Compaq’s IBM compatible
Compaq was an upstart company in Texas that decided to clone the IBM PC as closely as possible and put it in a portable form factor. It bought the same parts IBM did, or parts that worked identically. It licensed MS-DOS. Then, they worked on the other piece other companies missed. IBM computers contained a ROM chip, called a BIOS, for Basic Input Output System. Compaq reverse-engineered IBM’s BIOS without infringing on IBM’s copyrights. The result was a computer that worked almost identically to IBM’s PC, and ran all the popular IBM PC software titles.
Compaq sold a couple hundred thousand units every year. The Compaq Portable wasn’t any cheaper than the IBM PC. Its only selling point was that it was portable, in addition to being compatible and well-built. Compaq followed up with a desktop PC line, but didn’t try to undercut IBM’s prices by all that much.

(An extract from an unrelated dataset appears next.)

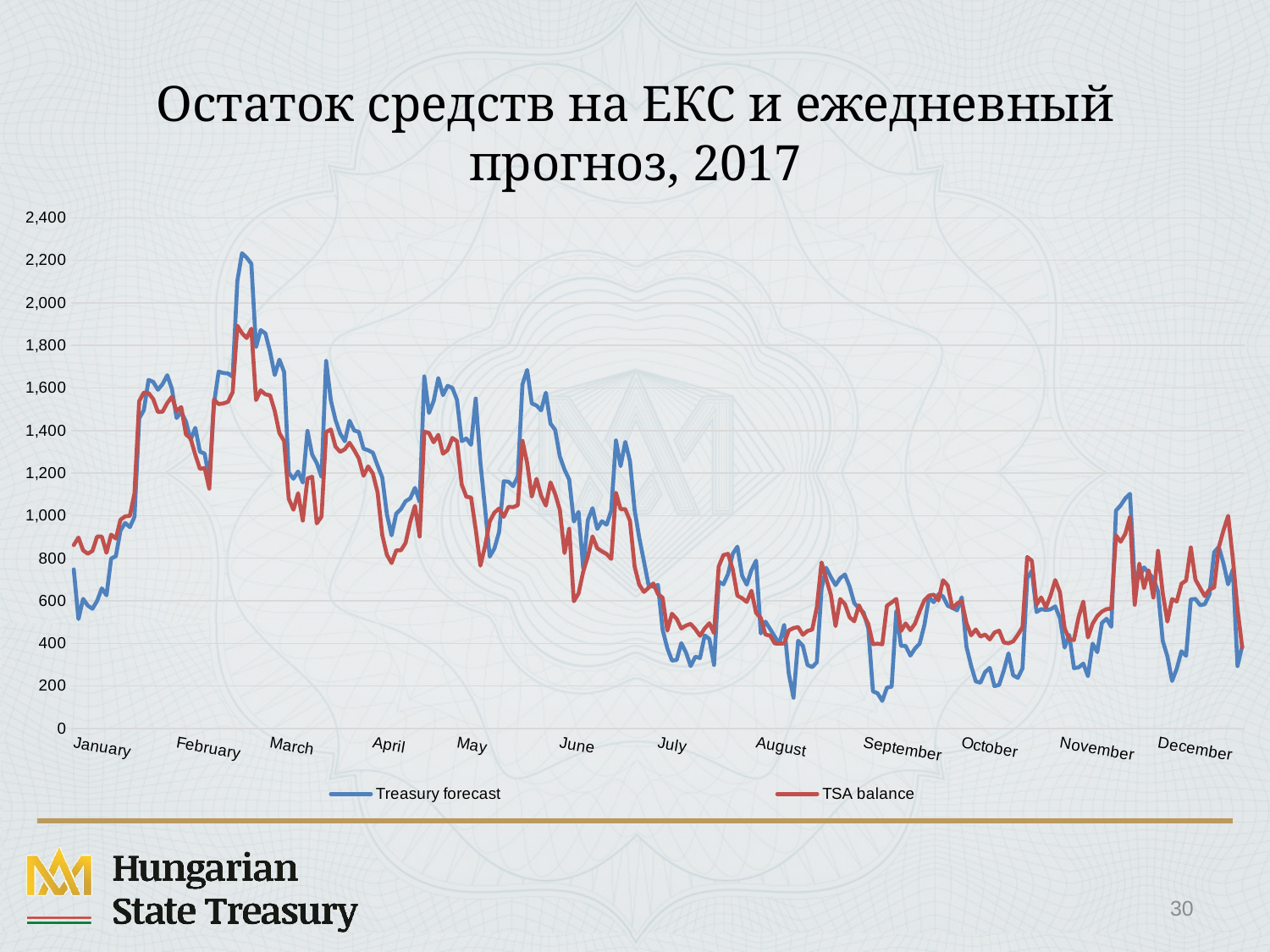
In which month does the Treasury forecast line reach its highest peak? February Is the highest peak of the TSA balance line greater or less than 2,000? less What are the two series named in the legend? Treasury forecast and TSA balance Which series reaches the higher peak in February, Treasury forecast or TSA balance? Treasury forecast Is the highest peak of the Treasury forecast line greater or less than 2,000? greater What is the highest value shown on the y axis? 2,400 How many series does the legend list? 2 What kind of chart is shown on the slide? line chart Is the lowest point of the Treasury forecast line in September greater or less than 200? less Which colour is used for the TSA balance line? red How many months are labelled along the x axis? 12 Overall, do the values rise or fall from the first half of the year to the second half? fall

Mostly it looked for ways to offer something IBM wasn’t.
By the time Compaq released its 386-based machines, Microsoft actually did most of its development work on Compaq PCs, rather than actual IBM PCs.
So what does IBM compatible mean? If you’d asked Compaq in the mid 1980s, they would have said a computer with an Intel 8088 or similar CPU, MS-DOS, and a clean-room-engineered BIOS nearly identical to IBM’s.
Attack of the clones
Once Compaq released a successful IBM compatible PC, others followed. Most didn’t create their own BIOS. A few took their chances and just copied IBM’s BIOS verbatim. This left them open to lawsuits, which quickly put an end to that strategy.
Three companies, American Megatrends, Award Software, and Phoenix Technologies, each cloned IBM’s BIOS on their own, using methodologies similar to what Compaq did. But rather than go into the PC business, they offered their BIOSes for sale to other companies who wanted to make IBM-compatible PCs. It wasn’t long before hundreds of companies, big and small, offered IBM-compatible PCs for sale. Some of them charged 1/3 the price IBM charged.
Most of them weren’t quite 100% IBM compatible. In the mid 1980s, the answer to the question of what does IBM compatible mean was that the computer could run Lotus 1-2-3 and Microsoft Flight Simulator.
Some of them, like the Leading Edge Model D and the Tandy 1000, became so popular that software companies started testing their software on them to ensure they worked just as well on those as they did on a real IBM PC. But lots of companies got into the game, including even Commodore and Atari, though not with the same degree of success.
PC compatible means the same thing as IBM compatible. Some companies, especially Tandy, didn’t want to mention IBM by name. By the mid 1980s, “PC” was synonymous with the IBM PC, so people knew what Tandy meant.
Over time, deviations from IBM’s standard became safer. But you still saw methods to disable them in many cases, such as the turbo button on PCs from the late 80s and early 90s. And by the late 1980s, you could buy parts and build an IBM compatible PC yourself.
What does IBM compatible mean: In conclusion
IBM lost control of the PC market in the mid 1980s after a series of missteps. But the phrase continued into the 1990s. It’s not like there was ever a memo that went out telling people to stop using the phrase “IBM compatible.” But once Windows became popular, the attention shifted away from IBM and toward Microsoft. When AMD started releasing clones of Intel CPUs, it got permission to stamp them “Microsoft Windows Compatible.” By 1995, that was all people cared about. Since Windows used device drivers, it took care of most of the compatibility issues. And after IBM released its ill-fated PS/2 line, people didn’t trust IBM anymore. Over the course of a few years, IBM went from the perception of a safe choice to the perception of a manipulator while consumers fled to competitors like Dell.
That’s why you don’t hear the phrase “IBM compatible” all that much anymore. And that’s why some people consider IBM a failure. Today, instead, the perception is that a PC is a PC is a PC. It’s not, exactly, but Windows masks the differences to the point where software usually works regardless.